Published in PC Hardware

Companies suffer as Apple slashes production

by on06 January 2016


Apple bubble bursting

The industry leaders who depended on Apple to continue making shedloads of money peddling similar products each year are suffering as Apple slashes production as people no longer want their main product – the iPhone 6s.

 Apple told its suppliers to slash the numbers of iPhone6Ss by a third because they were sitting gathering dust in fruity cathedrals of worship, or Apple stores as they are known by the faithful. Now the fall out is spreeding to the rest of the industry.

Not to Foxconn, at least not for now, because it just picked up a grant from the Chinese government which is a little worried that it might be forced to lay off all its workers now they have not got anything iPhoney to assemble.

Shares in Apple itself fell 2.5 per cent Arm is 3 per cent , Imagination Technologies and Laird have taken a minor hit. Elsewhere Dialog Semiconductor is down 4.2 per cent and ASML has fallen 2.5 per cent.

Beancounters at Liberum have warned that  Apple had initially told suppliers to keep production flat with last year’s levels and this cut would be negative for a number of companies in the semiconductor sector.

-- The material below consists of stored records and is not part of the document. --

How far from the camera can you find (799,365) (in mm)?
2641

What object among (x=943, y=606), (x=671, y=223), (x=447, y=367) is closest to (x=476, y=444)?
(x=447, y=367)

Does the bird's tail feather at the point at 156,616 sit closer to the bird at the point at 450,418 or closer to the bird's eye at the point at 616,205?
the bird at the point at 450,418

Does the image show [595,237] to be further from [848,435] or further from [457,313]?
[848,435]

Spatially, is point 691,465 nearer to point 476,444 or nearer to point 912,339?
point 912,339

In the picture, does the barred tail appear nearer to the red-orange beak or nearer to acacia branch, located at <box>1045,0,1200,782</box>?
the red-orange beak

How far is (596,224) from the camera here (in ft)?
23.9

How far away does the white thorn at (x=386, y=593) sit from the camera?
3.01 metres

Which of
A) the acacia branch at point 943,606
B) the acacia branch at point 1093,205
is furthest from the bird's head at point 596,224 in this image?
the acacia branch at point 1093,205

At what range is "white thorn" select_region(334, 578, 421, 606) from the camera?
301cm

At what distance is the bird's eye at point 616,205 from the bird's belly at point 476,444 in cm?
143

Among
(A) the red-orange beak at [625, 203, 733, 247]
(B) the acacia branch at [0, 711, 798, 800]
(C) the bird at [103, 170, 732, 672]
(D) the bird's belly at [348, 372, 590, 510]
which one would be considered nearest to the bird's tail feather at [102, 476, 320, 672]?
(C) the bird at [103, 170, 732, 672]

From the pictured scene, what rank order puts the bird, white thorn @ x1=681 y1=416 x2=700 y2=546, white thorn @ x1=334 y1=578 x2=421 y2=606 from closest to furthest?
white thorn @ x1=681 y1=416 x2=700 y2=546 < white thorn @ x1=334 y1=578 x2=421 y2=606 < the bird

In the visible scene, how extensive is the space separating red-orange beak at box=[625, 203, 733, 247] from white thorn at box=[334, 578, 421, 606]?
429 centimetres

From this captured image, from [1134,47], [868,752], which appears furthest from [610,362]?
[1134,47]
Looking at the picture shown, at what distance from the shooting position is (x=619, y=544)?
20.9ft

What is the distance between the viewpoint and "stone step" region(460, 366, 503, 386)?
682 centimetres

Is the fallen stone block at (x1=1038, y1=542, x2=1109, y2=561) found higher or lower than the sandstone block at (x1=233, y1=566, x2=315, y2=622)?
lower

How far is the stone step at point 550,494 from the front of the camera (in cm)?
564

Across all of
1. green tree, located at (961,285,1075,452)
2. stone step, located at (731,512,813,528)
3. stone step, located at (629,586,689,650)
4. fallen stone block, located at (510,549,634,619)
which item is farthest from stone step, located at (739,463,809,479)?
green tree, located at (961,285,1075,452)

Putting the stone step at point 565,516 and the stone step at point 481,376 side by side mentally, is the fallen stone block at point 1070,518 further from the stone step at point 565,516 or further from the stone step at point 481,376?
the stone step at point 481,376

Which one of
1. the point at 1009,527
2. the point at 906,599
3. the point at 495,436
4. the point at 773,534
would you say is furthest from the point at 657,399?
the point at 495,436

@In Europe Imagination, Laird, ASML and ARM have significant exposure to Apple and its supply chain. Imagination derives about 34 per cent  of its revenues from Apple, ARM close to 10 per cent and Laird about 20 per cent. ASML gets about 25 per cent -30 per cent  of its revenues from foundries which are mainly spending on capex to cater to Apple’s demand. DRAM (50% of ASML’s revenue) is also partially Apple dependant. We remain cautious on all these stocks and see the risks being to the downside," Liberum warned

A lot of companies which smuggly fiddled while other companies suffered from the downturn of hte smartphone industry believing they were safe because of their Apple contract are expected take a signficant hit.  Many of them were expanding because they believed, against all evidence that Apple would continue to sell the iPhone when no one was actually buying them. The fact it managed it a bit longer was more of a triumph of marketing and now it looks like the Apple bubble is about to burst.